Today we begin a new series, Guest Writer Wednesday. The series is a direct response to the outstanding interest in my request for guests posts earlier this week. On most Wednesdays, this series will be in addition to my usual daily post. Check back for my post later on in the day. Limeade from Fiscal Musings heard our request and responded. Not only was his response quicker than we anticipated, the quality set the bar high for all who follow. If you are up for the challenge e-mail me at: . Enough from me, here’s Limeade to tell you what motivates him:
I’m going to share with you the best piece of advice that I’ve received, and it’s what motivates me to keep striving for success. There’s a lot more to learn, but this is the quote that drives me:
“I’d rather live for a few years like most people won’t, to live the rest of my life like most people can’t.”
I heard this quote from a very wealthy presenter in my Entrepreneurship Lecture Series class back at school. It’s probably the one thing that I remember most from my five years in college (certainly not the things from my engineering classes).
Unlike most, I plan on keeping my living expenses as low as possible. It’s far too easy to let your spending habits inflate to the level of your income.
Unlike most, I’m always on the lookout for opportunities to capitalize on in order to increase my income. It’s really easy to become complacent once you’ve landed a “good job” instead of trying to continually push yourself to become better and better.
Unlike most, I’m looking for investments that will provide cash for me to live on. It’s easy to take your paycheck and look for the new car you always wanted, or take the vacation you say you deserve.
I could go on, but there’s a pattern here. I’m not advocating a lifestyle of deprivation, but one of carefully considered priorities. I can be just as happy on a picnic with my wife or watching a movie at home with her as I could be at an upscale restaurant or in a movie theater. I find happiness in spending time with those around me that I care about. It doesn’t matter where I am or what I’m doing. It’s the time that matters. That’s why ” I’d rather live for a few years like most people won’t”. I want to secure for myself what most people can’t have. And that’s “time freedom”.
I had feared that by yielding the floor, I’d be opening up this space for opinions that I’m strongly against. Happily, this is one I can fully endorse. Energi Gal and I prefer to spend time on a Saturday evening cooking a nice candle light dinner with a decently priced bottle of wine. I figure we easily save $50-$75 each time we do this.Once again, if you enjoyed this article read more like it at Fiscal Musings.

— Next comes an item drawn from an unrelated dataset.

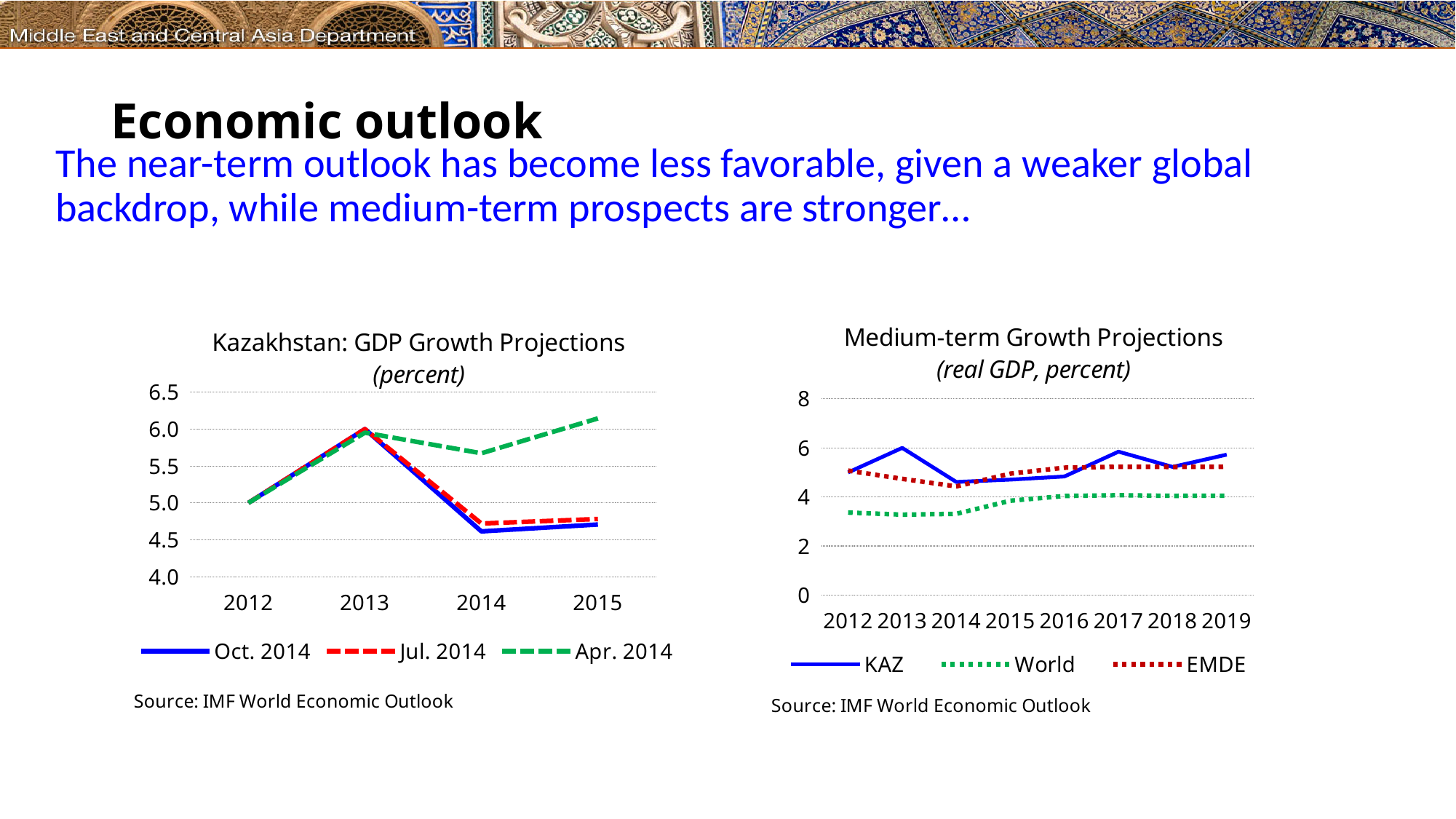
In the 'Medium-term Growth Projections' chart, which series has the lowest value in 2012? World In the 'Kazakhstan: GDP Growth Projections' chart, what kind of chart is shown? line chart In the 'Kazakhstan: GDP Growth Projections' chart, is the Oct. 2014 value for 2014 greater or less than 5.0? less In the 'Kazakhstan: GDP Growth Projections' chart, does the Oct. 2014 series rise or fall from 2013 to 2014? fall In the 'Kazakhstan: GDP Growth Projections' chart, which series has the highest value for 2015? Apr. 2014 In the 'Kazakhstan: GDP Growth Projections' chart, how many series does the legend list? 3 In the 'Medium-term Growth Projections' chart, is the World value for 2019 greater or less than 6? less In the 'Medium-term Growth Projections' chart, what is the KAZ value for 2013? 6 In the 'Kazakhstan: GDP Growth Projections' chart, how many years are shown on the x axis? 4 In the 'Kazakhstan: GDP Growth Projections' chart, what is the Oct. 2014 value for 2012? 5.0 In the 'Medium-term Growth Projections' chart, how many series does the legend list? 3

I see why there are successfull people in this world. I feel it’s all about the choices we make. Wealth and success are measured in so many ways. Great post.
I’m interested in knowing the timescales envisaged.
How long is the “live like most people won’t” section of your life planned to last?
I agree with this concept. Dave Ramsey talks about it in some of his books. Basically, if you live a few years like other people don’t, you can hopefully save up enough money to put a large down payment on a house, and to live without a car payment (unlike most people!). This alone will save you tons of money and will put a person onto a good financial path.
I don’t even see it as deprivation. Even if I was a multimillionaire, I’d still prefer picnics with my wife over expensive restaurants. Sure, we’d go to some restaurants occasionally, but the primary reason I want riches is for security.